• **EXERCISE INSTRUCTIONS**:
Can you write the next part of the mailing-list message about relying on the built-in Python in OS X, picking up right after its last line?

OS X has a builtin Python (on 10.10 it's Python 2.7.10, located at
/usr/bin/python).  Can't you just use that, as it's provided by the system
already and (almost) guaranteed to be there?  Particularly on 10.11 since
SIP would prevent it from being touched...

Most Linux distributions also automatically provide Python (BUT SOME HAVE
JUMPED TO PYTHON3 ONLY!!!), and it's a lot of work to get rid of it since
many utilities rely on it.  I think it'd be safe to assume it's there, or
the package managers can get it there.

-Ian

On Fri, Oct 2, 2015 at 3:39 PM Andy Peters <devel@xxxxxxxxx> wrote:

>
> > On Oct 2, 2015, at 12:32 PM, Bernhard Stegmaier <stegmaier@xxxxxxxxxxxxx>
> wrote:
> >
> > Of course, we could switch back to some package manager like home-brew
> or MacPorts on OS X, but you would lose the ability to just download and
> run an app bundle (everyone would have to “build” his own version - even if
> it is just a pre-built download). This is not very Apple-like (but again,
> that’s probably only a matter of taste).

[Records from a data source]

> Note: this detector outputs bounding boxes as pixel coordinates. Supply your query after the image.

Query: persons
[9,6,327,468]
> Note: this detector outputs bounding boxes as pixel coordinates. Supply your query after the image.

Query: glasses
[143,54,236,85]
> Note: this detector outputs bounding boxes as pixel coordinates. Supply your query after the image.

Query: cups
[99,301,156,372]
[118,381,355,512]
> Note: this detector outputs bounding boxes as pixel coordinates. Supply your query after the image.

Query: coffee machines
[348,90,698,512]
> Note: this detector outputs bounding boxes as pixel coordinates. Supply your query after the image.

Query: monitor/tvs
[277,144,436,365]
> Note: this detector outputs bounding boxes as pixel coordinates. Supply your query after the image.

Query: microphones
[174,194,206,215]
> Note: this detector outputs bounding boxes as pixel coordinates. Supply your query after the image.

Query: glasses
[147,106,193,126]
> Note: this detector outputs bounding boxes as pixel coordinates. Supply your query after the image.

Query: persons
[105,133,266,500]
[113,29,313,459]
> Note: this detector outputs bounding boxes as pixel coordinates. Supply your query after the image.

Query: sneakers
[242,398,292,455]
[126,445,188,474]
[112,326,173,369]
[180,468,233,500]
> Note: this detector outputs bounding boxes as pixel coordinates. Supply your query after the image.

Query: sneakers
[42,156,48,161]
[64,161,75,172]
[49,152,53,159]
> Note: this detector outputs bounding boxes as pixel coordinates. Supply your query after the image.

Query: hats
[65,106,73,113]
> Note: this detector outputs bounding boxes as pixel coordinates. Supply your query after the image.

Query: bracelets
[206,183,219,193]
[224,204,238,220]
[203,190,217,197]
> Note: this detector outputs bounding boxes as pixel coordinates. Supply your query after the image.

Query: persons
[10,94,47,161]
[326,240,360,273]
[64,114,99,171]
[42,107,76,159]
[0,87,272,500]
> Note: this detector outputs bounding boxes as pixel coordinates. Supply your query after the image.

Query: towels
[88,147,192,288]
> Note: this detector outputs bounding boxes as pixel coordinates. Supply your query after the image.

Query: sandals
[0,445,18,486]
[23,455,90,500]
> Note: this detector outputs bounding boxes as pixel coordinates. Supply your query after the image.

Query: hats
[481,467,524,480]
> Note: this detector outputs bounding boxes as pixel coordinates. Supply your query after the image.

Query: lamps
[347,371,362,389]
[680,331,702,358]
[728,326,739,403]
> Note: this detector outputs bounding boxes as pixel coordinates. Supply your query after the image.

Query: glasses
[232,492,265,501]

• **WRITTEN ANSWER**:
>
> I would like to be the voice of MANY Mac users who don’t want to deal with
> a package manger (homebrew, MacPorts, whatever).  The ideal distribution
> format is a disk image from which the user drags the executable to any
> location. The next-to-ideal format is a standard OS X installer package.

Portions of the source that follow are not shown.